**REQUIRED WORK**
(a) List every sentence in the article on how people treat robots that ends with a question mark.
(b) Extend the article on how people treat robots, picking up after its final sentence.

**SOURCE TEXT**

§

A new LMU study shows that people in Japan treat robots and AI agents more respectfully than people in Western societies.

Imagine an automated delivery vehicle rushing to complete a grocery drop-off while you are hurrying to meet friends for a long-awaited dinner. At a busy intersection, you both arrive at the same time. Do you slow down to give it space as it maneuvers around a corner? Or do you expect it to stop and let you pass, even if normal traffic etiquette suggests it should go first?

“As self-driving technology becomes a reality, these everyday encounters will define how we share the road with intelligent machines,” says Dr. Jurgis Karpus from the Chair of Philosophy of Mind at LMU. He explains that the arrival of fully automated self-driving cars signals a shift from us merely using intelligent machines — like Google Translate or ChatGPT — to actively interacting with them. The key difference? In busy traffic, our interests will not always align with those of the self-driving cars we encounter. We have to interact with them, even if we ourselves are not using them.

In a study published recently in the journal Scientific Reports, researchers from LMU Munich and Waseda University in Tokyo found that people are far more likely to take advantage of cooperative artificial agents than of similarly cooperative fellow humans. “After all, cutting off a robot in traffic doesn’t hurt its feelings,” observes Karpus, lead author of the study. Using classical methods from behavioral economics, the team devised various game theory experiments whereby Japanese and American participants were given a choice: to get one over on their co-players or to act cooperatively. The results revealed that if their counterpart was not a human, but a machine, the participants were far more likely to act selfishly.

§

**EXTRACTED DATA**
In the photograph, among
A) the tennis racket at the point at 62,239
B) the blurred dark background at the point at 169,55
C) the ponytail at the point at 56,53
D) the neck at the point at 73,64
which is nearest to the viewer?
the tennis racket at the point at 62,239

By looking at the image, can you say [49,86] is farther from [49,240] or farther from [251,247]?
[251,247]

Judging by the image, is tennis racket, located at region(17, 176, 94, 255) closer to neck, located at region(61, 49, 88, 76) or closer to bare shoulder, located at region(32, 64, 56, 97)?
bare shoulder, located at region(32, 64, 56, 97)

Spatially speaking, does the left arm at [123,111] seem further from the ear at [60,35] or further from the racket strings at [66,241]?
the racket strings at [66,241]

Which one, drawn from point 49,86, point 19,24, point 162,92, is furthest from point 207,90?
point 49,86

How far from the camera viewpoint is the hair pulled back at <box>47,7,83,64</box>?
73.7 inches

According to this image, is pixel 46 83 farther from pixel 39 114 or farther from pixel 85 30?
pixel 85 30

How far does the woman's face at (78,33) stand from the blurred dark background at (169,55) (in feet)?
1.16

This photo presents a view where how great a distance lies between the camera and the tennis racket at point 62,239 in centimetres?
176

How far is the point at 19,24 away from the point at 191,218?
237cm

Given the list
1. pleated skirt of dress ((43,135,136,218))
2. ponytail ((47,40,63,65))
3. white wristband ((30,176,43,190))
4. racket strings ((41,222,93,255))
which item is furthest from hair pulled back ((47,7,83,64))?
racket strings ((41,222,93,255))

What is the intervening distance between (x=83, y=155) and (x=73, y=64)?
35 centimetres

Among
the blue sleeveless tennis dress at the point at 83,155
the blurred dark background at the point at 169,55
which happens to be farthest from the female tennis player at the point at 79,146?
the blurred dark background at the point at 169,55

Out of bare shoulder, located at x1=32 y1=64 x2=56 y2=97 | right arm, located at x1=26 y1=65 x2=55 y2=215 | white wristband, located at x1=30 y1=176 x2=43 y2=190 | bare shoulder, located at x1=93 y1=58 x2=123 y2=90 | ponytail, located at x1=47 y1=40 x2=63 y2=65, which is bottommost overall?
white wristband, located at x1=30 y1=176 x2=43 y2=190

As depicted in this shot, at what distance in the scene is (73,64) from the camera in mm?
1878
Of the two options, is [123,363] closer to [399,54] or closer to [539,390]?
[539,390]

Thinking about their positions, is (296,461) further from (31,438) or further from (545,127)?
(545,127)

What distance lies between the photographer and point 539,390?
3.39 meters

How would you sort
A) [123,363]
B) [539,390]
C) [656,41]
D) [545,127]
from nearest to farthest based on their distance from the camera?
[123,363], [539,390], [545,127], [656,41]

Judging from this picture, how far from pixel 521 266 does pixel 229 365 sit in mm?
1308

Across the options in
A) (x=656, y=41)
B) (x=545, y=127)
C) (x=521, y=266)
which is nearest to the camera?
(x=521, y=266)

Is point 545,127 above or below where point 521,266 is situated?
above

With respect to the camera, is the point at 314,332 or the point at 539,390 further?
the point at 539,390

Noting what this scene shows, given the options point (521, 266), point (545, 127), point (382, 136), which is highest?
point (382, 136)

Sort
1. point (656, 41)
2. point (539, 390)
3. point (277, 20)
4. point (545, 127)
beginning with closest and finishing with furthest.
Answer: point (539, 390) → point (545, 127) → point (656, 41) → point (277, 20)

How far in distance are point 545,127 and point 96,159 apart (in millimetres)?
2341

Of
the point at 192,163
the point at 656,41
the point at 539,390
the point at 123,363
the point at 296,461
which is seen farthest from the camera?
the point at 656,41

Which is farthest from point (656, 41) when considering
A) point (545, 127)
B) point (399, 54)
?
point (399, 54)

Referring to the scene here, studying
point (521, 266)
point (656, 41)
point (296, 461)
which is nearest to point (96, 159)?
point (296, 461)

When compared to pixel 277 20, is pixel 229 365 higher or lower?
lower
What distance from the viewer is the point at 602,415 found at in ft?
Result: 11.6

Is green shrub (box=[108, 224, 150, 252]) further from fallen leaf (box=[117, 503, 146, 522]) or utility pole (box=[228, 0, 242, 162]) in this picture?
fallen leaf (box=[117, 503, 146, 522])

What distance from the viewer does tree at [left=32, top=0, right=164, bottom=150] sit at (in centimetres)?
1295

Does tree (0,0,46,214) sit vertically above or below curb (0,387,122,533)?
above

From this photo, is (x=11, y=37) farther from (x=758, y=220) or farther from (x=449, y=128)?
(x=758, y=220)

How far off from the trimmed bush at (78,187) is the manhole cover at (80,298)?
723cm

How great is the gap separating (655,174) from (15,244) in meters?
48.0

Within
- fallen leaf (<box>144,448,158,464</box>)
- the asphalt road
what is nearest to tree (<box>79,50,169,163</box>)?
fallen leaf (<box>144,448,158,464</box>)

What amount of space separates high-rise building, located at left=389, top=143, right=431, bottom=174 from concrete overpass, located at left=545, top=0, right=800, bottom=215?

§

**ANSWERS**
(a)
- "Do you slow down to give it space as it maneuvers around a corner?"
- "Or do you expect it to stop and let you pass, even if normal traffic etiquette suggests it should go first?"
- "The key difference?"

(b)
As the results also showed, however, our tendency to exploit machines that are trained to be cooperative is not universal. People in the United States and Europe take advantage of robots significantly more often than people in Japan. The researchers suggest this difference stems from guilt: In the West, people feel remorse when they exploit another human but not when they exploit a machine. In Japan, by contrast, people experience guilt equally — whether they mistreat a person or a well-meaning robot.

These cultural differences could shape the future of automation. “If people in Japan treat robots with the same respect as humans, fully autonomous taxis might take off in Tokyo long before they become the norm in Berlin, London, or New York,” conjectures Karpus.